Horwitz spends hours studying map covers and has written for the Road Map Collectors Association newsletter on topics such as the story behind Esso’s “Happy Motoring” slogan. He also helped mobilize the group’s 2004 letter-writing campaign chiding syndicated columnist Heloise for suggesting readers wrap gifts in old road maps.

Most collectors specialize in categories such as AAA maps, official state maps or, like Horwitz, those distributed by oil companies until the mid-1970s.

Organized in 1994, the Road Map Collectors Association has about 250 members worldwide, according to Horwitz, now the group’s membership chief.
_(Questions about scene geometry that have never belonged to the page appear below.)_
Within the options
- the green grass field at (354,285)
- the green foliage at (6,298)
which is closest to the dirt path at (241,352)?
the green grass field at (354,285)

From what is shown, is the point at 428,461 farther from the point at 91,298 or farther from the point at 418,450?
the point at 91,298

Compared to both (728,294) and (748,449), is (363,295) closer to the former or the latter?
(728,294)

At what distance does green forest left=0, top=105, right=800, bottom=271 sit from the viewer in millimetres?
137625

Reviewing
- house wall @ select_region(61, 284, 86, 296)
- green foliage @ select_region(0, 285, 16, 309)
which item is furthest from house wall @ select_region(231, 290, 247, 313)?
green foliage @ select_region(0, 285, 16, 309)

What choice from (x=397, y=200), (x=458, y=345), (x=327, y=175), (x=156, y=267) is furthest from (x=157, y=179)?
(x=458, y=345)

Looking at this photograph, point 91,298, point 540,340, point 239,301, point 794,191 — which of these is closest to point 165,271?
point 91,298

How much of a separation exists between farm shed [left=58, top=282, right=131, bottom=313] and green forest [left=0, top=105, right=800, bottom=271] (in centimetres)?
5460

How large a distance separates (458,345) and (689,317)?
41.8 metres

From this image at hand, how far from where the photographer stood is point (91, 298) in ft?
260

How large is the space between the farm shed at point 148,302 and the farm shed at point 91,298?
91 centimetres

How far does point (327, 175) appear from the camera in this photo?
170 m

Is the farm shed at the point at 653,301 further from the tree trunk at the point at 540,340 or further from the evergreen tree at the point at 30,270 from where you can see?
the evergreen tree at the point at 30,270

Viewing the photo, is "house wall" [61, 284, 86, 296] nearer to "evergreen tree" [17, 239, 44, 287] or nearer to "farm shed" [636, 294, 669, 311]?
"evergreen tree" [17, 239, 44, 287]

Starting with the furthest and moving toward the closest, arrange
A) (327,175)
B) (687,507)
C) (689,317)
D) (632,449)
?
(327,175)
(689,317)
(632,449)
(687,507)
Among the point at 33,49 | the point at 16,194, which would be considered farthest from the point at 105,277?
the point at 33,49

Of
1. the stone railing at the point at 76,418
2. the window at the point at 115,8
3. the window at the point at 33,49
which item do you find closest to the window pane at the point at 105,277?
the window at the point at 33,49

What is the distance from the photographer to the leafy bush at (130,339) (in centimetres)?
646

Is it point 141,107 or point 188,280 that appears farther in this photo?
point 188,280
Collectors, who once explored antique stores and collectible shows for vintage road maps, today can search online for navigational treasures on eBay.

While the most valuable maps sell for as much as $50, “people don’t collect road maps for appreciation in value, the way they do stamps or coins,” Horwitz says.

Collectors often have a family member who owned a gas station, enjoy tracing the development of the nation’s roads, or keep maps as travel mementos, says Walt Wimer, 73, an oil company history buff and association board member. “Our most active members are men who traveled with their families in post-war auto travel boom years,” Wimer says.

Today, printed road maps increasingly are displaced by websites operated by businesses such as MapQuest and Google Maps, or by GPS devices and built-in navigation on smartphones. Even Horwitz owns a GPS, but only to supplement his paper AAA maps.

“GPS devices are great for getting you from point to point,” Horwitz says, “but they’re not going to tell you about the tourist attraction that might just be a few miles off to the side. For planning and broader perspective, nothing beats a road map.”